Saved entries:
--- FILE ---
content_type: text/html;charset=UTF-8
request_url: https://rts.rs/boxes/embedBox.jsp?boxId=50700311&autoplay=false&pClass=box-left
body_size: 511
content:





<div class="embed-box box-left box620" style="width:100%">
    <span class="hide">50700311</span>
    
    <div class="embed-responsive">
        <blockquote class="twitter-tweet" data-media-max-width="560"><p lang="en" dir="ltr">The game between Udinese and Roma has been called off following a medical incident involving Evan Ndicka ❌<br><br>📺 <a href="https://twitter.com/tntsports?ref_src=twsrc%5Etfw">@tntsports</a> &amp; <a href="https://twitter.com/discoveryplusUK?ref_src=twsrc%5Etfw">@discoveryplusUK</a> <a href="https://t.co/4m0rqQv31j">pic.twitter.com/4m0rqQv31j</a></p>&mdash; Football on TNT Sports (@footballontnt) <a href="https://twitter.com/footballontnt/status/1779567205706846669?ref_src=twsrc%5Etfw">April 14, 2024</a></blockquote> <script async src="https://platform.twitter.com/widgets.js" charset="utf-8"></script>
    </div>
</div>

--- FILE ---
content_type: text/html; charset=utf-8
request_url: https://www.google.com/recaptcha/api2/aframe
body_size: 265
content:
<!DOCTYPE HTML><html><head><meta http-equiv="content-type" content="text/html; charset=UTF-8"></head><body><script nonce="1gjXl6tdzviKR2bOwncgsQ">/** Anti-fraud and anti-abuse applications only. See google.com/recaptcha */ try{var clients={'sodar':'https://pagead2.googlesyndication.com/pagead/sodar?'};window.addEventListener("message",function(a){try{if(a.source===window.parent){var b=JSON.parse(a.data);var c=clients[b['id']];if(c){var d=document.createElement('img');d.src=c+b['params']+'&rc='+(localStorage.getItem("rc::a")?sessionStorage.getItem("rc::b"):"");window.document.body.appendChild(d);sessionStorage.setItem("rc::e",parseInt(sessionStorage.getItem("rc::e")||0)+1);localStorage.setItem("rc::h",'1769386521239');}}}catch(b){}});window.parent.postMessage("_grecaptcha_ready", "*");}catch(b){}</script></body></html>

...

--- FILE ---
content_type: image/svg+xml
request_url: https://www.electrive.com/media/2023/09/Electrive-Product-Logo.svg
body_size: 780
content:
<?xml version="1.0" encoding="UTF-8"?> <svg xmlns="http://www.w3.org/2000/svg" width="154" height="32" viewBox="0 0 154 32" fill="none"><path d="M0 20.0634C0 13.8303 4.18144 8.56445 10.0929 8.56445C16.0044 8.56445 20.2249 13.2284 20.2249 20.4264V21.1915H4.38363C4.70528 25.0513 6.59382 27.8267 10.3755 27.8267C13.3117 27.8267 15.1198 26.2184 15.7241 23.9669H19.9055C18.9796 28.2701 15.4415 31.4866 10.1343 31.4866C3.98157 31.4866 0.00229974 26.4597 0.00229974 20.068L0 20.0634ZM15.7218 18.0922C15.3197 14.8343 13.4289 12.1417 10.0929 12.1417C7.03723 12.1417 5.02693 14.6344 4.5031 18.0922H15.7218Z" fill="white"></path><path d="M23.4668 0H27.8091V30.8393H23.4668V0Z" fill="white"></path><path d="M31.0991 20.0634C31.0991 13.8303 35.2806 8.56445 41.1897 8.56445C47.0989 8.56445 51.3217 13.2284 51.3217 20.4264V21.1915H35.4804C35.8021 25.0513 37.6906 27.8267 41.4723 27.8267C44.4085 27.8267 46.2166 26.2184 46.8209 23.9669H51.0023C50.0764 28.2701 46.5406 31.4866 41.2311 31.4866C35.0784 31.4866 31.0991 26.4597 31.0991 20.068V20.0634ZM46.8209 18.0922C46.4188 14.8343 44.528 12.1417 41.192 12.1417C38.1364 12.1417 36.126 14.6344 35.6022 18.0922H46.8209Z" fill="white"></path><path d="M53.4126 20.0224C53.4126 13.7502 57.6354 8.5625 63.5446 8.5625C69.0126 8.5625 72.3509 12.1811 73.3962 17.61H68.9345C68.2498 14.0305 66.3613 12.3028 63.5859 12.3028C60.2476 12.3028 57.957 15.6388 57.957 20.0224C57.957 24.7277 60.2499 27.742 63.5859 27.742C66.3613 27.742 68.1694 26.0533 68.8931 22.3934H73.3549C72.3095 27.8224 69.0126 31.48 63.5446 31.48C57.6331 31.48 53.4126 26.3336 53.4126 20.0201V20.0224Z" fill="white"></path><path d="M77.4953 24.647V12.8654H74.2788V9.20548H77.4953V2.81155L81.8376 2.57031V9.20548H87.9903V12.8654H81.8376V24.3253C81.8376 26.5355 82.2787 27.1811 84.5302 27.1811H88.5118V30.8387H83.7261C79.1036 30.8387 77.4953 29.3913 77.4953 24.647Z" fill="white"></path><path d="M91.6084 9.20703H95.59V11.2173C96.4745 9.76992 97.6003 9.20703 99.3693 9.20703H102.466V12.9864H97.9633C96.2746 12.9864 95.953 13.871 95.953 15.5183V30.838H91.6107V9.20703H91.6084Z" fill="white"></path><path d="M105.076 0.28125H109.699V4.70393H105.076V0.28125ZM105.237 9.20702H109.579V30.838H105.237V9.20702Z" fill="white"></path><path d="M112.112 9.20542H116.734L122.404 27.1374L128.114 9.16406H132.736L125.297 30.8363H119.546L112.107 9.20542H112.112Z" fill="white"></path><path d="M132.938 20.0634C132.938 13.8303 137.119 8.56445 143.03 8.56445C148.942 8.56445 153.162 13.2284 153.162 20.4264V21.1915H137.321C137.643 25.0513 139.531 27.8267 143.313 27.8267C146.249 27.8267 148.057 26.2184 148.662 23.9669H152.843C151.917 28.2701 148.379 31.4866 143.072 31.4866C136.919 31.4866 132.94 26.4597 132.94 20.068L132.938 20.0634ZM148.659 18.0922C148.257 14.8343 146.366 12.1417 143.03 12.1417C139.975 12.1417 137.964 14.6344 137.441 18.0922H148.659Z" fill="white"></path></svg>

* * *

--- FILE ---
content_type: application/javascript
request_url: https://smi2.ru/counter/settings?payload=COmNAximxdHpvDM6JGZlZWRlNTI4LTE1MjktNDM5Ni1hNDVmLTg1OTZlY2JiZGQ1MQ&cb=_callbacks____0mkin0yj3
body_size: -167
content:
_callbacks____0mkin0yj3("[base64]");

Task requirements: Scan the data above; copy every line where "left" appears.

Exercise solution:
request_url: https://rts.rs/boxes/embedBox.jsp?boxId=50700311&autoplay=false&pClass=box-left
<div class="embed-box box-left box620" style="width:100%">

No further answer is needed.